* _Aim_
Rewrite the listing below as a numbered list with one item per line, and leave out any blank lines.

[Collected data entries]
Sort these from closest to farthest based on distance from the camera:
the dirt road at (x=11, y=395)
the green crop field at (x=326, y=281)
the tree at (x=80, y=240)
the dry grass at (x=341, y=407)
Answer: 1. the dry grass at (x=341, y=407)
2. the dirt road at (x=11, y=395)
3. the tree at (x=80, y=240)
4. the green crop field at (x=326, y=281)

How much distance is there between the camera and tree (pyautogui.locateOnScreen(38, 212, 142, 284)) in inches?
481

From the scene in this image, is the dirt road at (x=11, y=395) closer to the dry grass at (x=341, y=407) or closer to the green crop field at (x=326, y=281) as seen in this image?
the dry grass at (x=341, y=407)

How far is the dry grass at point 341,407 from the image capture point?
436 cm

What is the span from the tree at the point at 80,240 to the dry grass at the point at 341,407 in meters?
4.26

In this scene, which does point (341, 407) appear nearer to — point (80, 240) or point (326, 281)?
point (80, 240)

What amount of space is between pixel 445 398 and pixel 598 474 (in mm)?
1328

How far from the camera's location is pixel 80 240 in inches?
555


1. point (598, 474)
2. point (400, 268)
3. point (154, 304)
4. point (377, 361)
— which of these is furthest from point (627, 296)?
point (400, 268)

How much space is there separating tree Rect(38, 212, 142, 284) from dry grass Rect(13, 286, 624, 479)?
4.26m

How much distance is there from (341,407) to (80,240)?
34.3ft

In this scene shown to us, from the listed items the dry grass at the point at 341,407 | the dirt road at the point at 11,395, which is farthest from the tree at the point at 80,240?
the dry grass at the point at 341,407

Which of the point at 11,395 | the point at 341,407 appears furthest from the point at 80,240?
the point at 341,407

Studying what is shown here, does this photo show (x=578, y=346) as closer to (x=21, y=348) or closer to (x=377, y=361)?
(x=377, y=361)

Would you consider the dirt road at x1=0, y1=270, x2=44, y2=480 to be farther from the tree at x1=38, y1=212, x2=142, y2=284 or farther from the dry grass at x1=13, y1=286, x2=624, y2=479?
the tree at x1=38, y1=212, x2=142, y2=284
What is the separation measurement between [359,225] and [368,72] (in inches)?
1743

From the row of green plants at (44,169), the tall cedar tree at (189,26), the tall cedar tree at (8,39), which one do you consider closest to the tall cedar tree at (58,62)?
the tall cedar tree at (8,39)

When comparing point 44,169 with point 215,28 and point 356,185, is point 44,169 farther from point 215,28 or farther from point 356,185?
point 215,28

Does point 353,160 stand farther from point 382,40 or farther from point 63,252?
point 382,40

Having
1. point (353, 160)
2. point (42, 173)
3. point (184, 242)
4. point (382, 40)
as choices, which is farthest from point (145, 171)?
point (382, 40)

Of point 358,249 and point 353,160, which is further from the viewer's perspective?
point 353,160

* _Solution to this task_
1. Sort these from closest to farthest based on distance from the camera:
2. the dirt road at (x=11, y=395)
3. the green crop field at (x=326, y=281)
4. the tree at (x=80, y=240)
5. the dry grass at (x=341, y=407)
6. Answer: 1. the dry grass at (x=341, y=407)
7. 2. the dirt road at (x=11, y=395)
8. 3. the tree at (x=80, y=240)
9. 4. the green crop field at (x=326, y=281)
10. How much distance is there between the camera and tree (pyautogui.locateOnScreen(38, 212, 142, 284)) in inches?
11. 481
12. From the scene in this image, is the dirt road at (x=11, y=395) closer to the dry grass at (x=341, y=407) or closer to the green crop field at (x=326, y=281) as seen in this image?
13. the dry grass at (x=341, y=407)
14. How far is the dry grass at point 341,407 from the image capture point?
15. 436 cm
16. What is the span from the tree at the point at 80,240 to the dry grass at the point at 341,407 in meters?
17. 4.26
18. In this scene, which does point (341, 407) appear nearer to — point (80, 240) or point (326, 281)?
19. point (80, 240)
20. What amount of space is between pixel 445 398 and pixel 598 474 (in mm)?
21. 1328
22. How far from the camera's location is pixel 80 240 in inches?
23. 555
24. 1. point (598, 474)
25. 2. point (400, 268)
26. 3. point (154, 304)
27. 4. point (377, 361)
28. — which of these is furthest from point (627, 296)?
29. point (400, 268)
30. How much space is there separating tree Rect(38, 212, 142, 284) from dry grass Rect(13, 286, 624, 479)?
31. 4.26m
32. How much distance is there from (341,407) to (80,240)?
33. 34.3ft
34. In this scene shown to us, from the listed items the dry grass at the point at 341,407 | the dirt road at the point at 11,395, which is farthest from the tree at the point at 80,240?
35. the dry grass at the point at 341,407
36. Which of the point at 11,395 | the point at 341,407 appears furthest from the point at 80,240?
37. the point at 341,407
38. Studying what is shown here, does this photo show (x=578, y=346) as closer to (x=21, y=348) or closer to (x=377, y=361)?
39. (x=377, y=361)
40. Would you consider the dirt road at x1=0, y1=270, x2=44, y2=480 to be farther from the tree at x1=38, y1=212, x2=142, y2=284 or farther from the dry grass at x1=13, y1=286, x2=624, y2=479?
41. the tree at x1=38, y1=212, x2=142, y2=284
42. What is the separation measurement between [359,225] and [368,72] (in inches)?
43. 1743
44. From the row of green plants at (44,169), the tall cedar tree at (189,26), the tall cedar tree at (8,39), which one do you consider closest to the tall cedar tree at (58,62)?
45. the tall cedar tree at (8,39)
46. When comparing point 44,169 with point 215,28 and point 356,185, is point 44,169 farther from point 215,28 or farther from point 356,185?
47. point 215,28
48. Does point 353,160 stand farther from point 382,40 or farther from point 63,252?
49. point 382,40
50. Having
51. 1. point (353, 160)
52. 2. point (42, 173)
53. 3. point (184, 242)
54. 4. point (382, 40)
55. as choices, which is farthest from point (145, 171)?
56. point (382, 40)
57. Of point 358,249 and point 353,160, which is further from the viewer's perspective?
58. point 353,160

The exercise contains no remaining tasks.